There is some better news to be had though and that's in the fact that the Outback is really rather good to drive, as has almost always been the case with Subarus past. It's not quite so perfectly plugged in to Irish conditions as was the old BL/BP generation Legacy (which was nigh-on perfect), but it's good and far better than you might expect. The steering in particular is very good, light and accurate but with plenty of feel. There's also a torque distribution system for the standard (of course) four-wheel drive system that can brake the inside wheels to improve turn-in to a corner. That system can actually make the Outback feel a touch nervous at times, until you get used to how it works, and then all is well - it's not a razor-sharp car to drive, but it is one of those vehicles that you just don't want to get out of. Long journeys will almost always be a pleasure.
Aside, that is, from the ride quality. This generation of Outback has revised springs and dampers as well as new mounting points in an effort to soften the too-bumpy ride quality that we criticised so much the last time we drove one. It has worked, but it hasn't worked quite enough. The suspension is rigorously well damped, which means that it recovers from bumps quickly and smoothly, and there's no outright harshness to the suspension. But it is still a bit too stiff, especially on badly laid Irish tarmac.

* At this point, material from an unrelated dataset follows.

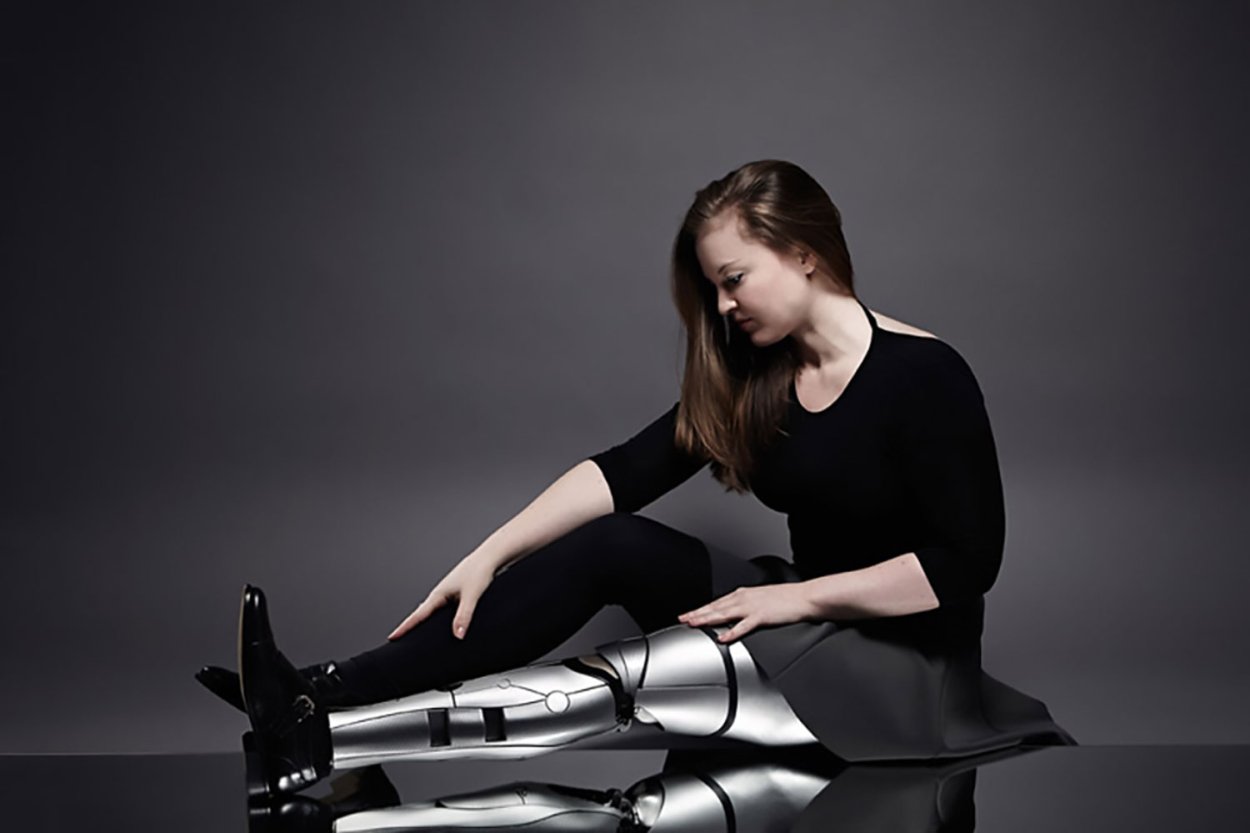 В США создали бионический протез ноги, управляемый силой мысли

Of course, there's another layer to all of this and that's the Outback's off-road qualities. Whereas some jacked-up estate cars with four-wheel drive claim to be able to tackle rough ground, that kind of capability really is built into the Outback's genes. We only had the opportunity to test it on a short crossing of some dirt road, but the Outback's remarkable off-road traction and poise feel undimmed.
What you get for your Money:
There's no getting away from it - the Outback is too expensive. In this range-topping SE Premium trim with the Lineartronic CVT, it lists at €48,995, which makes it significantly more expensive than such rivals as Skoda's excellent Octavia Scout or the surprisingly pleasant Opel Insignia Country Tourer. It's actually even more expensive than an Audi A4 allroad quattro with the 150hp 2.0-litre TDI diesel and Multitronic CVT transmission.
Blame, if you're looking for a scapegoat, the strength of the Japanese Yen versus the weakness of the Euro. It means Subaru Ireland is backed into a rate-of-exchange corner when it comes to pricing. At least the Outback is, in this trim, fully loaded with kit - touchscreen satnav, heated leather seats, that Lineartronic CVT and the new EyeSight stereoscopic camera system - that scans the road ahead for potential dangers and can slam on the brakes for you if you don't take avoiding action in time.
There is also one saving grace on the price front and that's longevity. Subarus are traditionally built to last, and the company's reliability record is beyond impressive. Buy one of these now and you'll be passing it on to your grandkids.
There are really only a scant few reasons why you'd walk past any of the above rivals and slap your money down on an Outback. In strictly objective terms, it's a decent car utterly hamstrung by a price tag that's too far out of step. And yet. It's one of those cars that does work its way under your skin. It's tough and rugged, but also comfy and practical. More handsome than it was before too, and you just know it will last as long as you want it to and still be working perfectly on the day you decide to sell it. It's a very hard car to make a sensible case for buying, and yet I find myself actually wanting to.